Quality Improvement Program for Missouri (QIPMO)

The Quality Improvement Program for Missouri's Long-Term Care Facilities (QIPMO) will send gerontologic nurse specialists to Missouri nursing facilities. They will provide information and assistance related to clinical issues of interest to long-term care staff. QIPMO is a cooperative program between the MU Sinclair School of Nursing and the Missouri Department of Health and Senior Services (DHSS) with funding by DHSS using the Missouri Quality of Care fund (senate bill 556). QIPMO nurses are not surveyors from the Department of Health and Senior Services. The site visits are treated confidential.

If your facility is in Missouri, QIPMO nurse consultants will help refine your quality improvment programs. Members of the QIPMO team can also help you learn to download, read, and interpret your state and federal MDS quarterly reports and help simplify the quarterly MDS data. The nurses can also provide clinical practice consultations and
inservice training sessions for your staff to help improve nursing care in those areas where you would like to see improvement.

In the area below you will find a list of recently added QIPMO research articles.

QIPMO

Western Journal of Nursing

This is a methodological article intended to demonstrate the integration of multiple goals, multiple projects with diverse foci, and multiple funding sources to develop an entrepreneurial program of research and service to directly affect and improve the quality of care of older adults, particularly nursing home residents. Examples that illustrate how clinical ideas build on one another and how the research ideas and results build on one another are provided. Results from one study are applied to the next and are also applied to the development of service delivery initiatives to test results in the real world. Descriptions of the Quality Improvement Program for Missouri and the Aging in Place Project are detailed to illustrate real-world application of research to practice.

The Gerontologist

Purpose: We describe the development of a statewide strategy to improve resident outcomes in nursing facilities, and we present some evaluative data from this strategy.

Design and Methods: Key components of the strategy include (a) a partnership between the state agency responsible for the nursing home survey and certification and the school of nursing in an academic health sciences center; and (b) on-site clinical
expert technical assistance and support to facilities throughout the state.

Results: The partnership has resulted in state agency staff having information from analysis about resident needs and outcomes in the state and facilities having access to the quarterly electronic "Show-Me Quality Indicator Report." On-site clinical expert technical assistance is now used widely across the state, with 569 site visits conducted in 286 different facilities to help them interpret their quality indicator (QI) reports and implement quality improvement programs; statewide improvements in QI scores have been measured in several key QIs.
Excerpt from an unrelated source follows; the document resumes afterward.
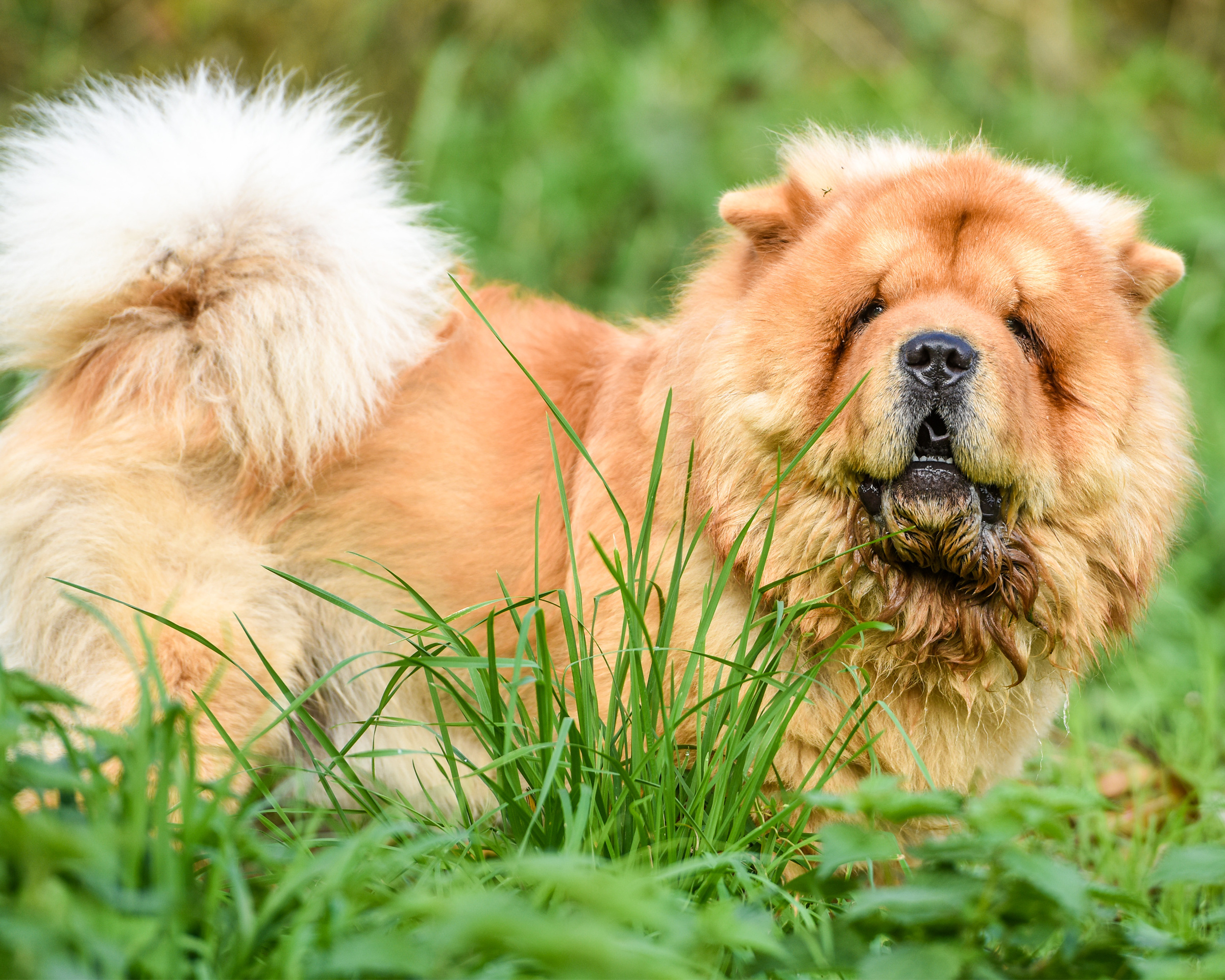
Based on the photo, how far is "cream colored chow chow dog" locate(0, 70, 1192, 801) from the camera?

Implications: Other states should consider building partnerships with schools
of nursing in an academic health sciences center. Programs using on-site clinical consultation can facilitate improving quality of care in nursing facilities.

Geriatric Nursing

Nearly everyone has some life experiences or opinions based on media about nursing homes and the need for quality improvement. States and federal agencies spend enormous amounts of time regulating and surveying nursing homes, but quality problems persist. In the past decade, federal initiatives have emphasized quality improvement, and researchers have tested a variety of ways to engage nursing home staff to embrace methods of quality improvement and best clinical practices. However, fnding ways that are clinically effective, but not cost-prohibitive, to assist nursing homes most at risk for quality concerns eludes most states. This is a program report of the findings of 2 consecutive annual evaluations of the Quality Improvement Program of Missouri (QIPMO). This program is sponsored by the Department of Health and Senior Services (DHSS) in an effort to help facilities in the state develop quality-improvement programs and improve the quality of care to Missouri nursing home residents.